_Description of the task:_ From the first line to the last, give the records again exactly and skip the pictures.

#####

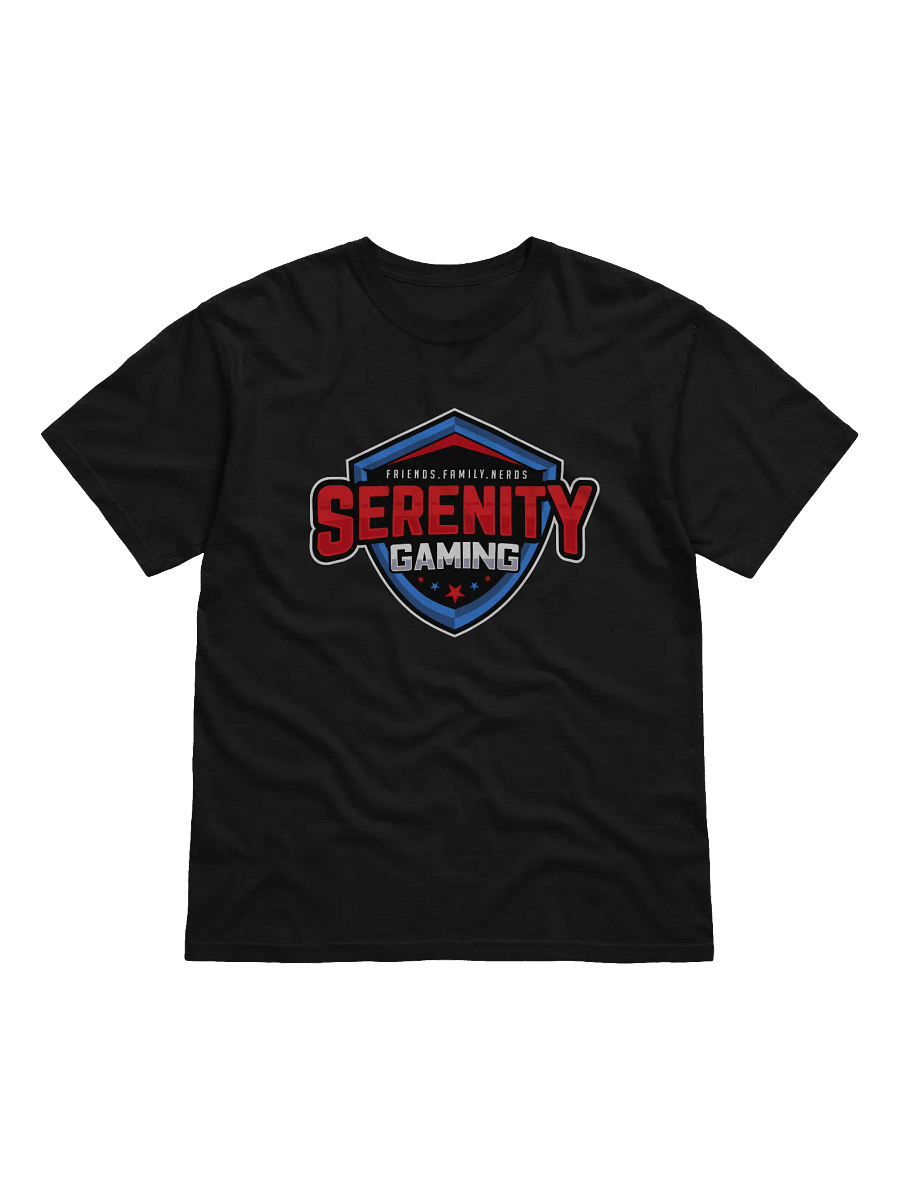 Serenity Gaming Shirt product image (1)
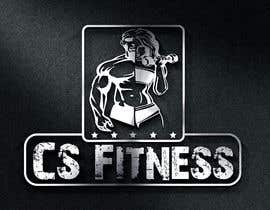 #25 ， Would like a my CS Fitness logo to explore CAVEMAN ideas of fitness. Possible ideas
- spears 
- cavemen 
- caveman fire 
- running 来自 MohammedAtia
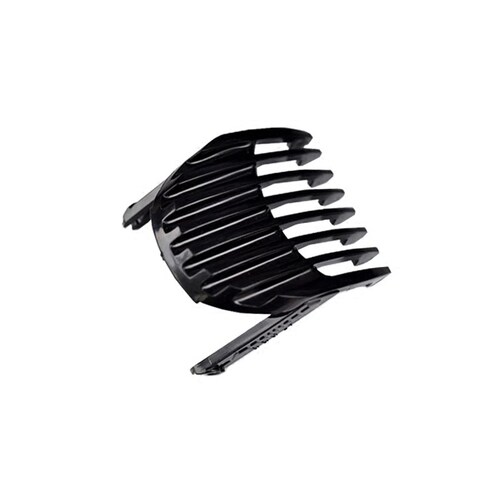 飞科理发器FC5808FC5809卡尺定位梳配件4-16mm限位梳定长梳正品 - 图3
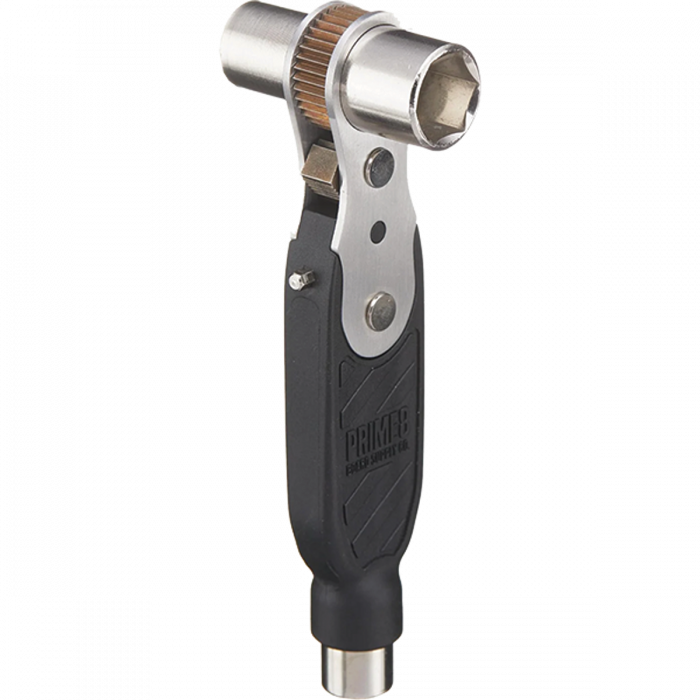 PRIME8 TRIPLE RATCHET LITE TOOL BLACK
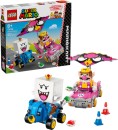LEGO-Super-Mario-Mario-Kart-Wario-King-Boo-72038 Sale
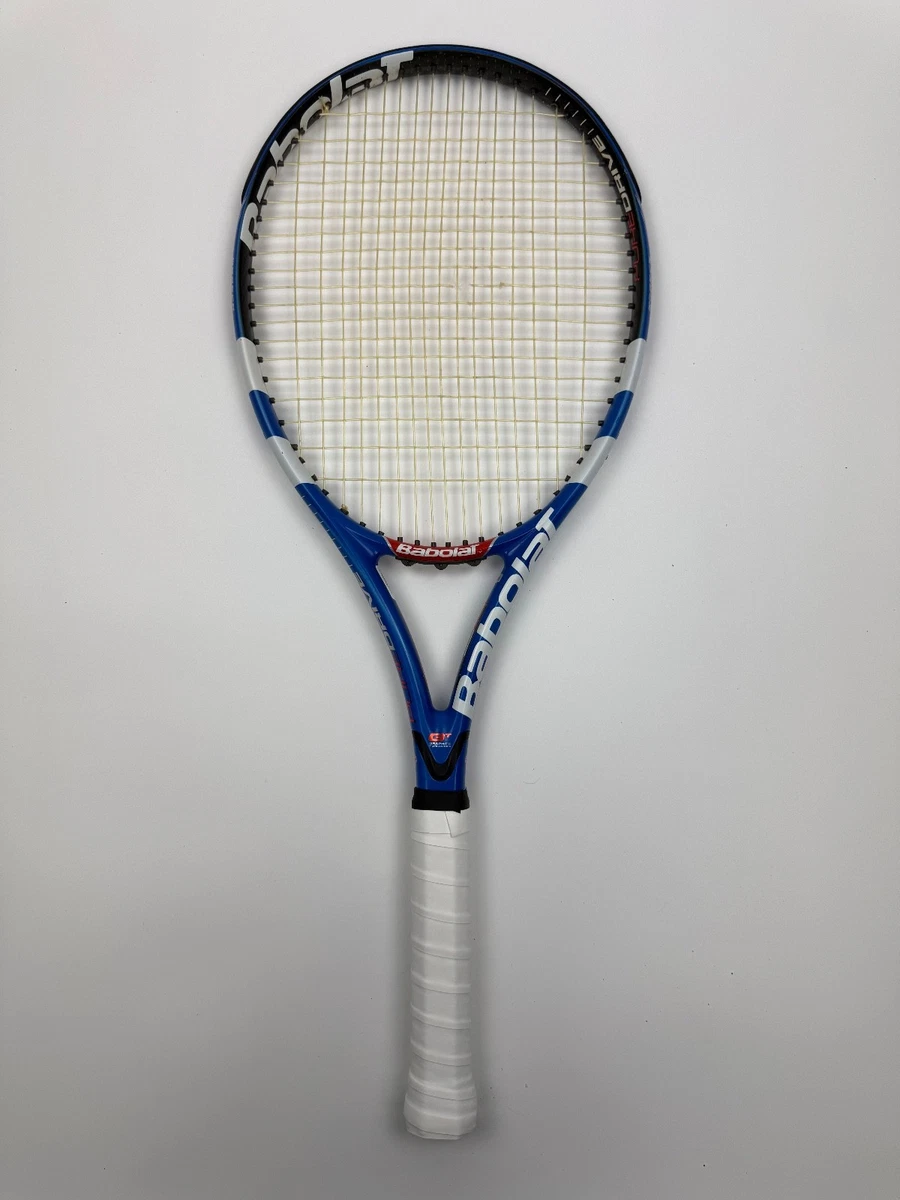 Babolat Pure Drive Gt Racquets for sale | eBay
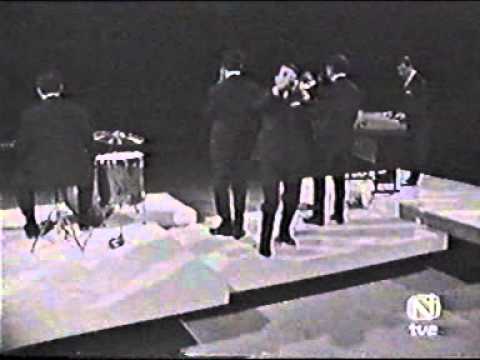 Grandes de los 60 - Rudy Ventura - Piel de toro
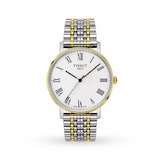 Tissot T-Classic Everytime 38mm Mens Watch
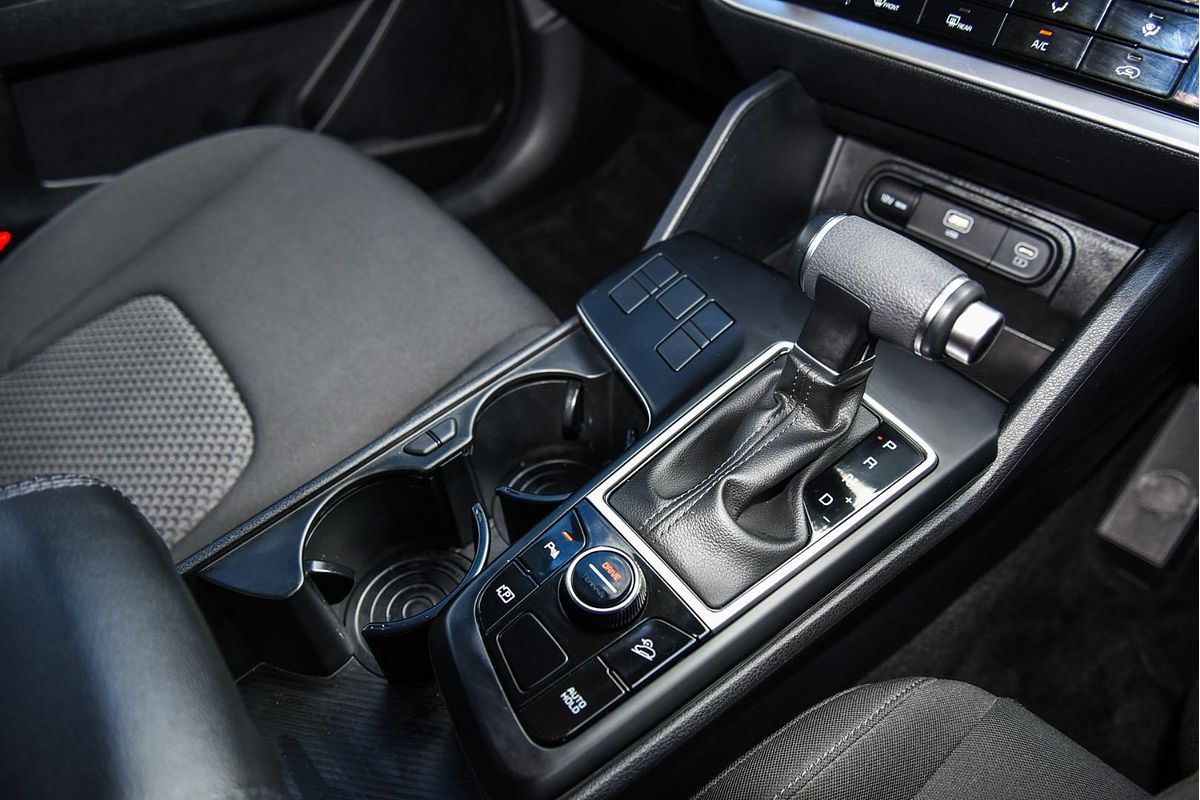 2024 Kia Sportage S NQ5
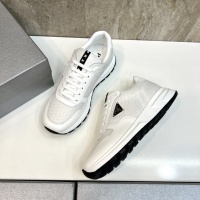 Cheap Prada Casual Shoes For Men #1087854 Replica Wholesale [$115.00 USD] [ITEM#1087854] on Replica Prada Casual Shoes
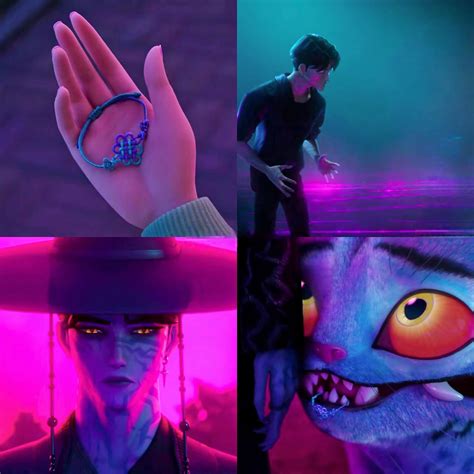 The Bracelet Rumi Gave Jinu in 2025 | Anime mermaid, Demon, Hunter movie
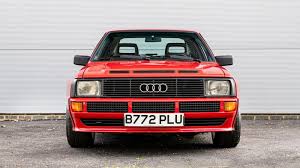 Image result for Sapphire 1985 Audi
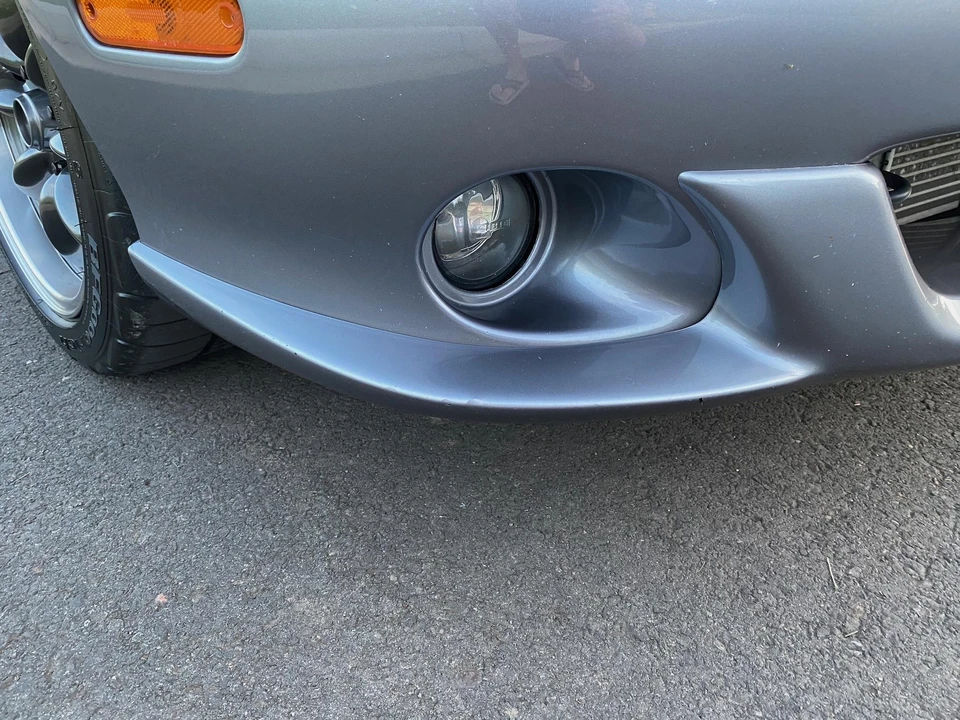 2004 Mazda NB Mazdaspeed MX-5 Miata - Image 21 of 31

#####

_Answer for this exercise:_
 Serenity Gaming Shirt product image (1)
 #25 ， Would like a my CS Fitness logo to explore CAVEMAN ideas of fitness. Possible ideas
- spears 
- cavemen 
- caveman fire 
- running 来自 MohammedAtia
 飞科理发器FC5808FC5809卡尺定位梳配件4-16mm限位梳定长梳正品 - 图3
 PRIME8 TRIPLE RATCHET LITE TOOL BLACK
LEGO-Super-Mario-Mario-Kart-Wario-King-Boo-72038 Sale
 Babolat Pure Drive Gt Racquets for sale | eBay
 Grandes de los 60 - Rudy Ventura - Piel de toro
 Tissot T-Classic Everytime 38mm Mens Watch
 2024 Kia Sportage S NQ5
 Cheap Prada Casual Shoes For Men #1087854 Replica Wholesale [$115.00 USD] [ITEM#1087854] on Replica Prada Casual Shoes
 The Bracelet Rumi Gave Jinu in 2025 | Anime mermaid, Demon, Hunter movie
 Image result for Sapphire 1985 Audi
 2004 Mazda NB Mazdaspeed MX-5 Miata - Image 21 of 31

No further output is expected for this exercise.